But the day I signed up for bee source I was FEELING sort of girly so... 
Don't be judging.  
What a world what a world.


From what I've observed in my hives...the ones that go into winter honey bound are the ones that need splitting right away in spring. The ones I've had in that condition turn into two monsters once split because they've got everything they need already. Have had to split the splits on a few as well. 
If I could arrange for that to happen every season I'd be tripling or quadrupling my yards each year.


----------



## JRG13 (May 11, 2012)

I don't think feeding sugar to bees is bad, just that honey is more nutritious for them as it's more than just sugar. Beepro, you're feeding fortified sugar bricks correct, which also isn't the same as just feeding syrup or straight sugar bricks.

Marcy, I know a guy around here who stacks his weaker colonies.
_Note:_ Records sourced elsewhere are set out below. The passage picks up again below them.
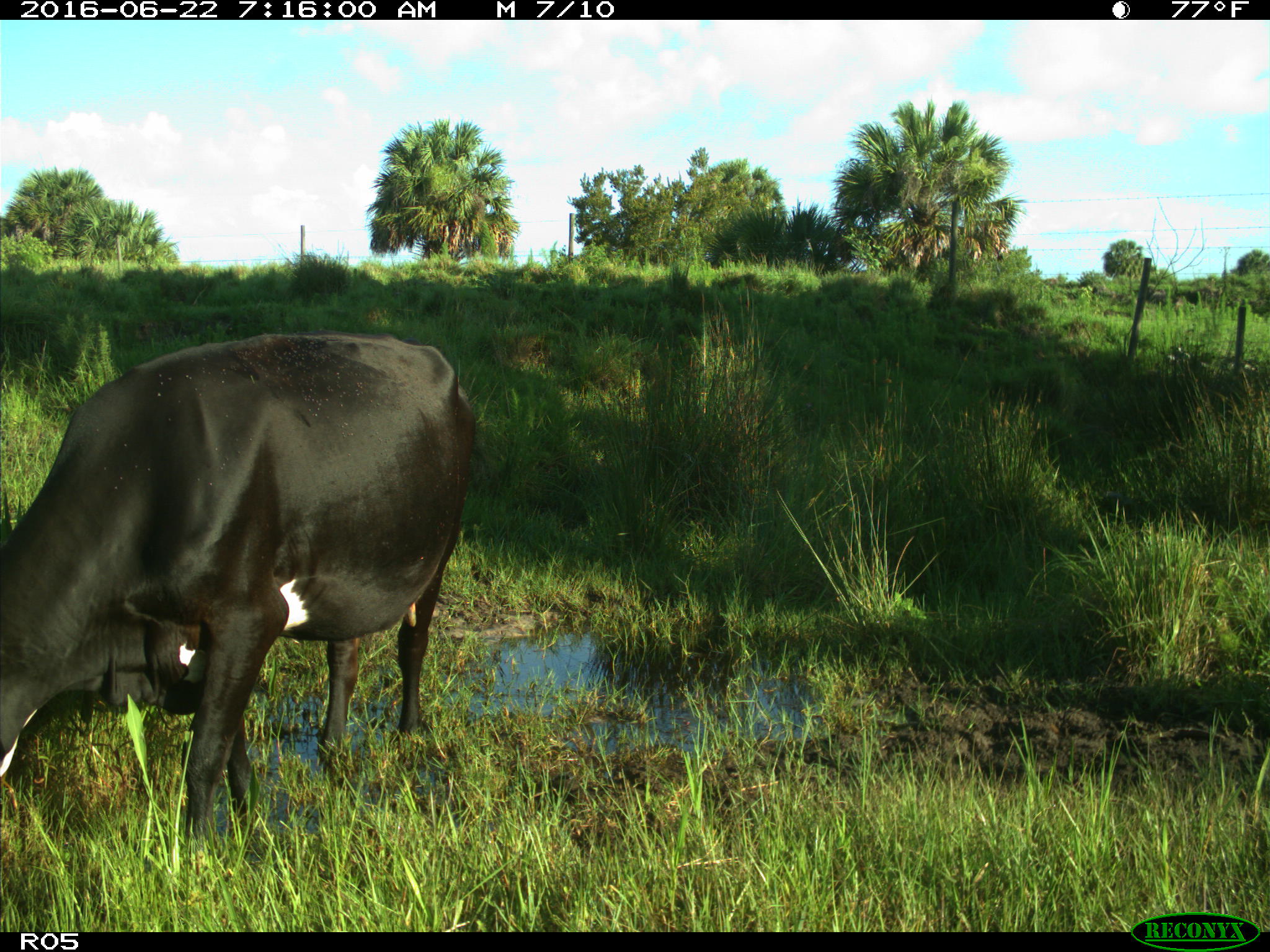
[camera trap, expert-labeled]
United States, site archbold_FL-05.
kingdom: Animalia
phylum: Chordata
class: Mammalia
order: Artiodactyla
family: Bovidae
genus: Bos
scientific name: Bos taurus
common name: domestic cow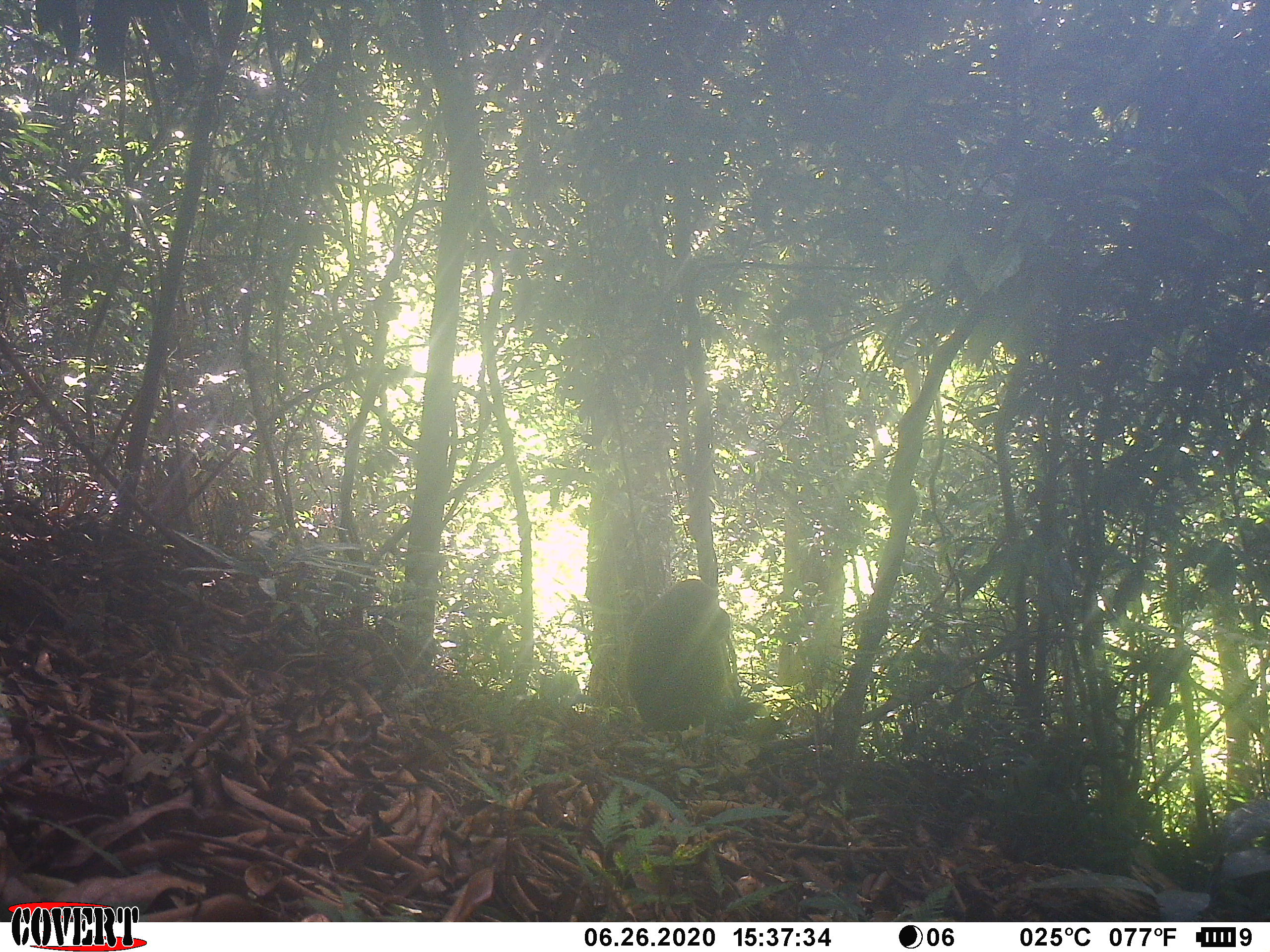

Basically each top acts as a bottom board to the next hive up and the entrances kind of rotate as you go up to prevent drifting. They seem to do quite well this way and heat gain/loss is fairly efficient.


----------



## SpELunkY (Jun 25, 2016)

I'm a little further south than you, and a bit inland. I'm putting 1/4" foam insulation in my top covers for the 2nd winter in a row. Seems to help. I am also using solid bottom boards, and 2 entrance per hive with the plan of plugging the lower entrance before it gets too cold.

https://i.imgur.com/w3YQ1ou.jpg
https://i.imgur.com/nyR0HiG.jpg

apology for large image size


----------